Die Gefahr die wir schon kennen
Das was wir als „Die Gefahr der AI" wahrnehmen ist keine neue Gefahr, sondern die Verstärkung der vorhandenen ungelösten gesellschaftlichen Probleme und Beschleunigung der daraus resultierenden Konsequenzen. Den wie bei jedem Verbrechen und halt auch bei jedem nicht Verbrechen ist die entscheidende Frage: Cui bono? Wer wird Gewinner und wer wird Verlierer sein. Und die Antwort auf diese Frage ist die Folge aus unserem Verständnis von Gesellschaft.
Ich werde in meinem ersten Blog jetzt noch nicht die politische Keule rausholen und um mich schlagen (so sehr mir auch danach ist), sondern diese Fragen erstmal offenlassen. Aber wer kalt und egoistisch denkt, wir alleine sein und frieren, und wer warm und sozial eingestellt ist, wird sich mit anderen wärmen.
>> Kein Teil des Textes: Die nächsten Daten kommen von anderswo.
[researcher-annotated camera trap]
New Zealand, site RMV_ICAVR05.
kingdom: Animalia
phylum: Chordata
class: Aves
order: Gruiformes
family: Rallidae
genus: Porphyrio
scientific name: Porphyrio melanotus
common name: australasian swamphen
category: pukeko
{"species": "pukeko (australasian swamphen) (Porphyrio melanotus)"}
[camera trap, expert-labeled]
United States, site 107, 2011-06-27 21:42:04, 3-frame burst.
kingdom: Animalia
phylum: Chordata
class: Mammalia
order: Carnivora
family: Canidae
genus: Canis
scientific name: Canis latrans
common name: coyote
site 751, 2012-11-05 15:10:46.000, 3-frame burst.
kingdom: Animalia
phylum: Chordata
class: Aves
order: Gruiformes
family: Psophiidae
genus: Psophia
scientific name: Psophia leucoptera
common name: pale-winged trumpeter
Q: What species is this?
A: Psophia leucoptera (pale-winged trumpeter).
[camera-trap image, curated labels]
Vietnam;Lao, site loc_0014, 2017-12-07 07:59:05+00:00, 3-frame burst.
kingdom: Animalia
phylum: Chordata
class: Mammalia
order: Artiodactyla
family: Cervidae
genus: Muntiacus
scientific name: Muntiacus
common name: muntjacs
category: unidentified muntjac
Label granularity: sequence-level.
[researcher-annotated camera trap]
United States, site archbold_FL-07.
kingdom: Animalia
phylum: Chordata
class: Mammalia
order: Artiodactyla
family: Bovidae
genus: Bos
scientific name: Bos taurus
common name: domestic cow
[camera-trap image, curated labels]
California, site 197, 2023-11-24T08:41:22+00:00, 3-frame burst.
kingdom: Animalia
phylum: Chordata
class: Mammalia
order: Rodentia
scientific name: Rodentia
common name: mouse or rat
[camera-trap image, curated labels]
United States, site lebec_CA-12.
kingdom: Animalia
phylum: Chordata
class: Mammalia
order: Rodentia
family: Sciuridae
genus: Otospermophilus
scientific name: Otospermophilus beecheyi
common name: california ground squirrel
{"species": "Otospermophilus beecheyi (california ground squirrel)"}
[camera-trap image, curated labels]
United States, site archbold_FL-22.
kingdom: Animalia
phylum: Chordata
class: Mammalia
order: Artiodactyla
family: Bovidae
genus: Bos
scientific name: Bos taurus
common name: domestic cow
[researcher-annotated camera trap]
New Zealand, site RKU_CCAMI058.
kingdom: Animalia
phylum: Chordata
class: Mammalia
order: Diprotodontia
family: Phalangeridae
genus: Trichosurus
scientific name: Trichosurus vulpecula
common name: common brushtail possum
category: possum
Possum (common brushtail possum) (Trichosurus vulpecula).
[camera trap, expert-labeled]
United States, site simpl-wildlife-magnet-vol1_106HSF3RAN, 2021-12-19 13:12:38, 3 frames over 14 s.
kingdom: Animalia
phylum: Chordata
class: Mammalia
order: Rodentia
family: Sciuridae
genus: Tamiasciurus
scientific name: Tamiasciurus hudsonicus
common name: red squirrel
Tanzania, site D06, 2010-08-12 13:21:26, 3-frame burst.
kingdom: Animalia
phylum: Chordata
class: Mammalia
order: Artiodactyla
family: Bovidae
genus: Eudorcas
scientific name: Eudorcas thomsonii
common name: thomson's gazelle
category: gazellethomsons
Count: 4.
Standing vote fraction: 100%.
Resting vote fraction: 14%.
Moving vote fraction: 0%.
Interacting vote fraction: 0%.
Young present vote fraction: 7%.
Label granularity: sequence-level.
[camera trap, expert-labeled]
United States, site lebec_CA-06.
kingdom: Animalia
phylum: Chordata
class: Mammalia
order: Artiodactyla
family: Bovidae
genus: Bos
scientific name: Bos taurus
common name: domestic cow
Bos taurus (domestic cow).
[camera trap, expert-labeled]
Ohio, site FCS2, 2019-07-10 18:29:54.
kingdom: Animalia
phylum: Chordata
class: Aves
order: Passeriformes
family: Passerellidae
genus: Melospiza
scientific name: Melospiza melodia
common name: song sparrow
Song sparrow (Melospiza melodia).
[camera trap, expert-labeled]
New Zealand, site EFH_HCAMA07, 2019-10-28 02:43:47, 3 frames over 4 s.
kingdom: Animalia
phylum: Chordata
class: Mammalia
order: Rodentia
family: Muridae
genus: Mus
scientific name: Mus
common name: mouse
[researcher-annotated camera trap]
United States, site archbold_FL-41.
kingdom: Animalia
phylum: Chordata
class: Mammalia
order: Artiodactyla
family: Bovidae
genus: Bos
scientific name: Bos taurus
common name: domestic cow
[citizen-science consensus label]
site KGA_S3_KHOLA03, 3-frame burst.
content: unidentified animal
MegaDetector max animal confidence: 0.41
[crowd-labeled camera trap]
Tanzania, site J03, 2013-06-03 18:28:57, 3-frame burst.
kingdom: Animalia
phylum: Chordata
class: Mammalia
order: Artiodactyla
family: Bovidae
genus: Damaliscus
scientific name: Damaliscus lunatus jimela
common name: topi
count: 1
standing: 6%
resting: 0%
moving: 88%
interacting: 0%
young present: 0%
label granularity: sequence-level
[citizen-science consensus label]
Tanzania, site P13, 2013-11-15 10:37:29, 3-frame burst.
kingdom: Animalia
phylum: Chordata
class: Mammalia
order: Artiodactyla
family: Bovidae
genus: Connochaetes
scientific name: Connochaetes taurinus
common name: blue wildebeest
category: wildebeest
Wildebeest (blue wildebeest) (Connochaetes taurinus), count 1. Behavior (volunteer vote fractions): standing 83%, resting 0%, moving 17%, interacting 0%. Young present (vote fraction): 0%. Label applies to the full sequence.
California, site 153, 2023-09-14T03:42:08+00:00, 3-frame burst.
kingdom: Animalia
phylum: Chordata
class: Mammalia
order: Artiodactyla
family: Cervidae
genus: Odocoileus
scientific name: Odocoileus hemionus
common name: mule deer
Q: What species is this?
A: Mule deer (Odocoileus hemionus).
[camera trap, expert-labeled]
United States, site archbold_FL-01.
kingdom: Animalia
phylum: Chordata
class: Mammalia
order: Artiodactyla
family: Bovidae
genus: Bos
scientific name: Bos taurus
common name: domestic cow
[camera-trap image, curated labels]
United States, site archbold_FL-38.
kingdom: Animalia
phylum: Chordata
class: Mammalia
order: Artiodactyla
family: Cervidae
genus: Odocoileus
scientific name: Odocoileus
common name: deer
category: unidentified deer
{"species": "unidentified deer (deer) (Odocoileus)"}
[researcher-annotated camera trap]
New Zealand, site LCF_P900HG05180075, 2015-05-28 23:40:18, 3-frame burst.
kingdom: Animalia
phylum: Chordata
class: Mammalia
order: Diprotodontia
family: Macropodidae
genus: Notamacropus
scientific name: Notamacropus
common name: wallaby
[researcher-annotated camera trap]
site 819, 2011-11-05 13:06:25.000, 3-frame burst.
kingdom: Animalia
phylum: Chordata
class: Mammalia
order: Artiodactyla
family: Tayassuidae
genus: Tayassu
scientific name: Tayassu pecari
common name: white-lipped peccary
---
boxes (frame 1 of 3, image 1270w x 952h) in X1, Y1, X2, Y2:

Worum es bei dieser Seite geht
Anderen zurückgeben ist dann auch das was diese Seite leisten will, denn ich persönlich erlebe gerade eine Explosion an Produktivität, welche mich in meiner KNAPPEN Freizeit diese Seite hier aufziehen lässt, die das Ziel hat sinnvolle kleine Tools, meine Rat und gerne auch Tat zur Verfügung stellen, damit die Gemeinschaft im Sinne des Open-Source Anteil an meinem Output nehmen kann. Das ist das was die Beschleunigung durch AI mir ermöglicht.
Für Anregungen und konstruktive Kritik bin offen, erlaube es mir aber aufgrund meiner besagt knappen Zeit selektiv zu sein und nur auf das für mich interessante einzugehen (höchst subjektiv).
Und als notorischer Pessimist erwarte ich auch nichts von dir, euch und der Gesellschaft, lasse mich deshalb aber immer gerne positiv überraschen.